Peggy wraps her arms around his shoulders and leans her head on his, like she can bundle him up herself. She can't do much for him, but she can be there in a way no one else was when she faced this grief.
"She hurt you, but she was still your mother."
no subject
He crumples next to her, resting his head on her shoulder, too tired even to keep his neck stiff. He sighs and lets her hold him. He shakes and realizes how she doesn't smell like Capitolites, how the very essence of her is somehow different and earthier (and knows that since he hasn't showered in days any repugnance he could hold for that would be hypocrisy).
"I don't know who I am without her." He's always existed in some sort of opposition to the other members of his family, as if they were an arrangement of cards held together by gravity and mutual pressure - he was the scapegoat through childhood, the good son through adulthood as antithesis to his deceased brother and errant sister. Now it's just him and Ben, and Jason doesn't even see Ben as a person enough to establish juxtaposition.

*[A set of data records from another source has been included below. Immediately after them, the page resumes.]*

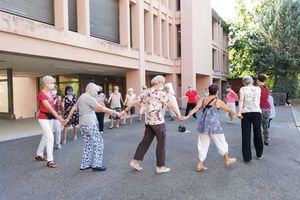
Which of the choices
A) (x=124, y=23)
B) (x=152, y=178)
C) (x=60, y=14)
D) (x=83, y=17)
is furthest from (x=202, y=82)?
(x=152, y=178)

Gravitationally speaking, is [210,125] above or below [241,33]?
below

"I shouldn't have yelled at you."
no subject
And he feels so small in her arms right now. She smooths his hair like she does when he has a migraine, and for a moment, it feels a little like she's holding a child rather than a grown man. Is that so awful, though? She became a child again after her mother died, crying in an empty house and not sure what to do next.
"Beyond that? I know you'll figure it out." Caroline Compson may have defined Jason's life up until now. Maybe she will continue to define his life posthumously. That said, she thinks he's too stubborn to not keep going and eventually fashion an identity for himself.

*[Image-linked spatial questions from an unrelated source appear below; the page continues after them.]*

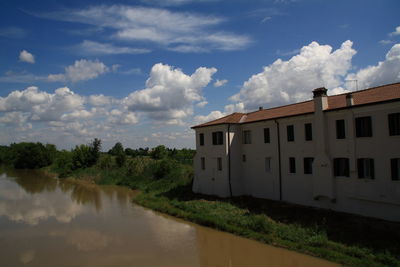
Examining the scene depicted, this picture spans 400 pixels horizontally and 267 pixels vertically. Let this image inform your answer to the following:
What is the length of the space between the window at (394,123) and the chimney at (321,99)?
13.3 feet

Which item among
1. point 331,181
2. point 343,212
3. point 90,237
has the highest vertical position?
point 331,181

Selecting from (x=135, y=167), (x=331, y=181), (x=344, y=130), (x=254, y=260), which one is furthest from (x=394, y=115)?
(x=135, y=167)

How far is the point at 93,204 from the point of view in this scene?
30781 millimetres

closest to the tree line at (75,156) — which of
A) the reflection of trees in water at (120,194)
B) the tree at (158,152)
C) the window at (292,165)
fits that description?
the tree at (158,152)

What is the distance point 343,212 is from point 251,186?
834 cm

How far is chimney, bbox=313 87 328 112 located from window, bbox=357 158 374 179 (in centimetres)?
397

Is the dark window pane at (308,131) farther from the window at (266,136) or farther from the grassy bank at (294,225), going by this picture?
the grassy bank at (294,225)

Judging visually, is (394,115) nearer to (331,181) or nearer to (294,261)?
(331,181)

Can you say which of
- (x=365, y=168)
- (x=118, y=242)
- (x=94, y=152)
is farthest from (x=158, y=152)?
(x=365, y=168)

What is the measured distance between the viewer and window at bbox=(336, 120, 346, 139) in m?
18.4

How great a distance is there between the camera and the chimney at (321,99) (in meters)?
19.2

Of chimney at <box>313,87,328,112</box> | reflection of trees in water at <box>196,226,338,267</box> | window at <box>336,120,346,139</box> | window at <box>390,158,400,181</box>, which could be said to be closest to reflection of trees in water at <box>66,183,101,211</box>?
reflection of trees in water at <box>196,226,338,267</box>

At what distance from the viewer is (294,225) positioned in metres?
17.2

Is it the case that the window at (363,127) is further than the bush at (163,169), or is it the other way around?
the bush at (163,169)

The apology--that's an apology, even if there's no 'sorry'--is the most shocking part of all. Has he ever apologized to her? About anything? (Of course, his gruff gifts or gestures when he knows he's done wrong don't really count. They never come with words.) She squeezes his shoulder gently. "It's okay." She can put up with the yelling.
no subject
"I need to shower," he murmurs, as if the weight of the last three days having barely moved, just sleeping until he was sore and not eating, has suddenly settled into his bones. He moves his head, reluctantly away from her gentle hand, the comfort that stirs something unremembered in his heart, not his head. He gets up and seems like a scarecrow coming to life after some sort of curse, light and stiff and fragile.
The next few days will be more productive. They'll clean, they'll repair what they can. Jason will pull himself out of the worst of his grief like a calf pulls itself from a birth canal. He runs his hands over his face and finds himself shaking.
"You can sleep in Quentin's room." Funny. Miss Quentin won't even know her grandmother's dead.